ADMINISTRATION
Richard Yanagihara, M.D., M.P.H.
Director
Even before the term emerging infectious diseases became fashionable, Dr. Yanagihara had been exploring factors that contribute to the emergence or re-emergence of microbial diseases. These explorations have taken the form of problem-based, disease-oriented, long-term, high-risk, multidisciplinary, opportunistic investigations of medically urgent phenomena of worldwide relevance, conducted largely in the context of exploiting naturally occurring paradigms of high-incidence eplace diseasesf among populations isolated by virtue of genetics, culture and/or geography. His scholarly contributions consist of more than 200 peer-reviewed journal articles and book chapters. Among his notable landmark achievements have been the discovery and characterization of genetically distinct variants of human T-cell lymphotropic virus type I (HTLV-I) in remote Melanesian populations in Papua New Guinea and Solomon Islands, and the elucidation of the worldwide epizootiology and molecular phylogeny of hantaviruses, including the highly lethal, sigmodontine rodent-borne HPS-causing hantaviruses.

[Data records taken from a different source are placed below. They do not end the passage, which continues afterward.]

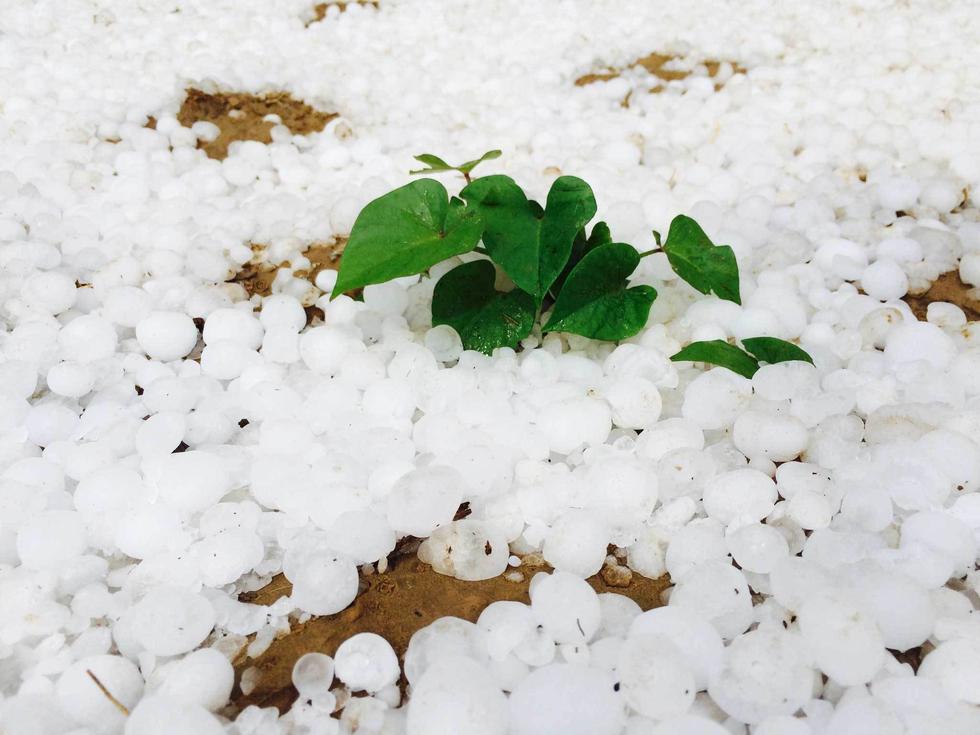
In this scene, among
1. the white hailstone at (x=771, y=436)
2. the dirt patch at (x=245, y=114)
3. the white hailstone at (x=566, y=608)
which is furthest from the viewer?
the dirt patch at (x=245, y=114)

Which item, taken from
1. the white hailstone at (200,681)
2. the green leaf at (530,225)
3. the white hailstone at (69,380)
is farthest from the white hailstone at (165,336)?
the white hailstone at (200,681)

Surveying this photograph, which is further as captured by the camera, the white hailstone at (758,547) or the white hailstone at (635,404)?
the white hailstone at (635,404)

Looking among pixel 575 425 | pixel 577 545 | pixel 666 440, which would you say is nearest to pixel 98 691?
pixel 577 545

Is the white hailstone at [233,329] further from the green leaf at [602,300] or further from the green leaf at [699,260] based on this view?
the green leaf at [699,260]

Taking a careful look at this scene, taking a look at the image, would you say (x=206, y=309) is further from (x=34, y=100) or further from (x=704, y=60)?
(x=704, y=60)

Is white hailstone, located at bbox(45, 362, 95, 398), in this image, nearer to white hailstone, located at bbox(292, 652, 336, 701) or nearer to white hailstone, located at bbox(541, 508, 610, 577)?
white hailstone, located at bbox(292, 652, 336, 701)

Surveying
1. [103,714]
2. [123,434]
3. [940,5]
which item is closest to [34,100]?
[123,434]
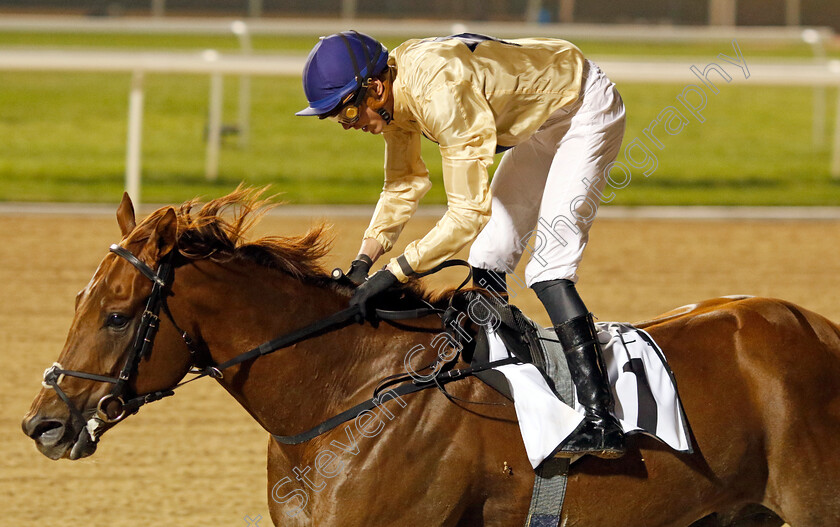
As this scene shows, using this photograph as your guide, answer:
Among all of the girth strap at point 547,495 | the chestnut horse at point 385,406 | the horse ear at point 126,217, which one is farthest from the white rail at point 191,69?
the girth strap at point 547,495

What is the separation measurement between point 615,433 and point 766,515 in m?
0.73

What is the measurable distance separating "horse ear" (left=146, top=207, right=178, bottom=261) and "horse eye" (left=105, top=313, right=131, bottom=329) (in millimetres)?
159

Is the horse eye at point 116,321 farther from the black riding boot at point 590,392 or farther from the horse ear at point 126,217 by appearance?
the black riding boot at point 590,392

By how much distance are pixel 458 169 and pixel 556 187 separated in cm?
37

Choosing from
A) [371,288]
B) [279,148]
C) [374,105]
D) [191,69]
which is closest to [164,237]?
[371,288]

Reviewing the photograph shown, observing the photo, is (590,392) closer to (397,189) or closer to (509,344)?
(509,344)

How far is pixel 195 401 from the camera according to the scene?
5.31m

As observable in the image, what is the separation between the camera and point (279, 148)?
1372 cm

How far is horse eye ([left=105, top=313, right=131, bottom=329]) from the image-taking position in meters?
2.55

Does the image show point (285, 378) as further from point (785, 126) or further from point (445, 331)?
point (785, 126)

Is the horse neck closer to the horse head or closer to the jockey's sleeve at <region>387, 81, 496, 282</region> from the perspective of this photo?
the horse head

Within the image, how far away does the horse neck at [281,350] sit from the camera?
8.70 ft

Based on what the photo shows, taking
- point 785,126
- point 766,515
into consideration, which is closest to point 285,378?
point 766,515

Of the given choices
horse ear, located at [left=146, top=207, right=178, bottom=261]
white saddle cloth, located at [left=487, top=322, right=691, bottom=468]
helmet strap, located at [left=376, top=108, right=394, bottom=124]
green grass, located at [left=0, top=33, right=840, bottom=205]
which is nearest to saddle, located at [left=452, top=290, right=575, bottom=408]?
white saddle cloth, located at [left=487, top=322, right=691, bottom=468]
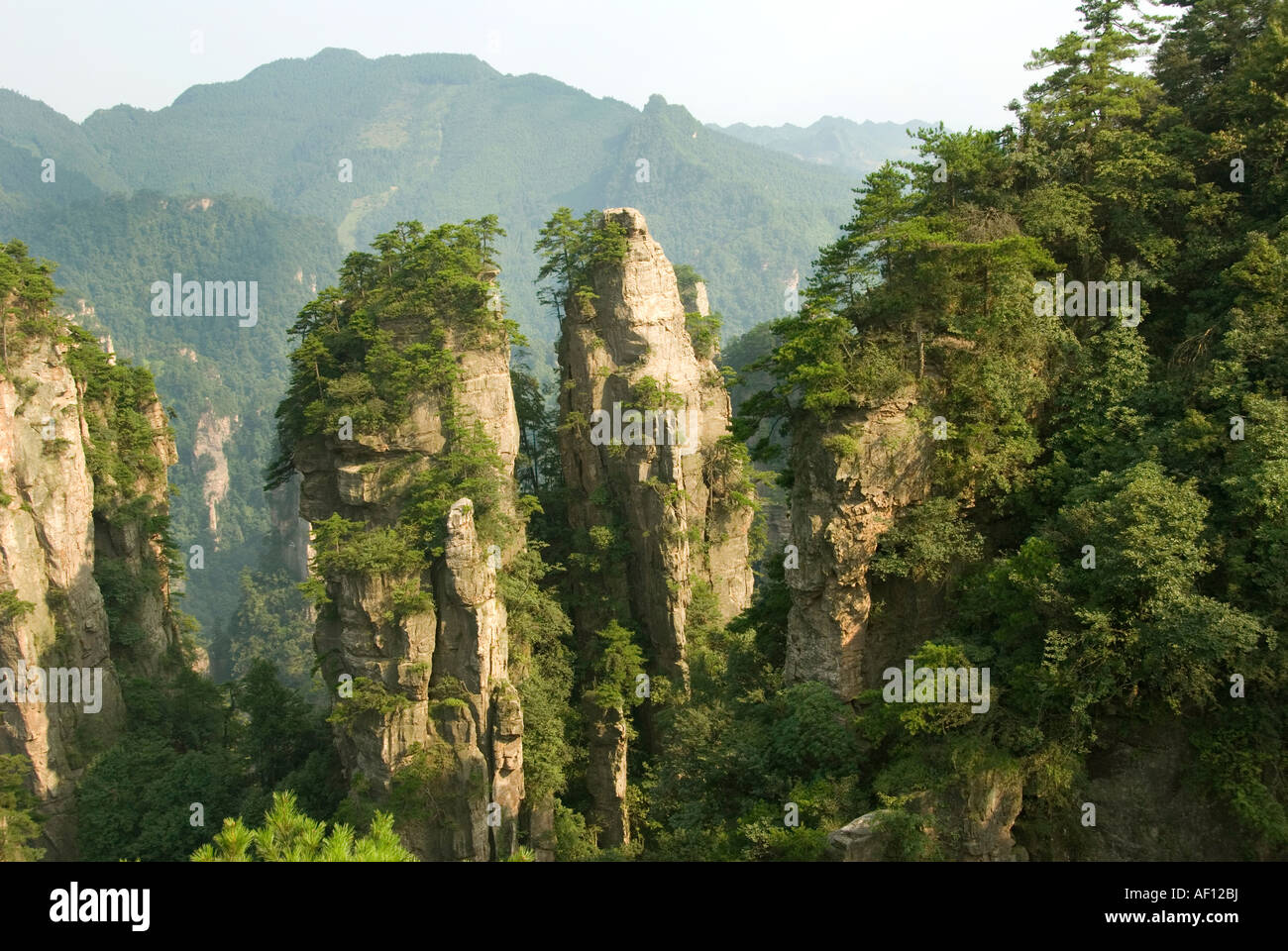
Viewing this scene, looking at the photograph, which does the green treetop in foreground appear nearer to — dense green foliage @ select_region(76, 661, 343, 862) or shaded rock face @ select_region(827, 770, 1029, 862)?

By virtue of his multidisciplinary training in infectious diseases and public health, his clinical and field experience in Micronesia, Melanesia and Southeast Asia, and his wide-ranging laboratory research experience and long-standing research interest in emerging infectious diseases, Dr. Yanagihara possesses the necessary knowledge and skills to lead this complex center. Prior to being assigned to UHM through an interagency personnel agreement in 1995, he was a Section Chief and On-site Project Officer of the NINDS primate facility and BSL-3 laboratories in Frederick, Maryland, for 10 years, where he supervised a scientific staff of five or six intramural investigators and a support staff of 15 animal handlers. As director of the Retrovirology Research Laboratory from 1995 to 2002, Dr. Yanagihara developed and directed a multidisciplinary research program on human retroviruses and emerging microbial pathogens. Since 2000, Dr. Yanagihara has served as the Director of the RCMI Program, an institutional infrastructure-development award from NCRR. He is also Co-Director of the Pacific Research Center for Marine Biomedicine, funded by NIEHS and NSF.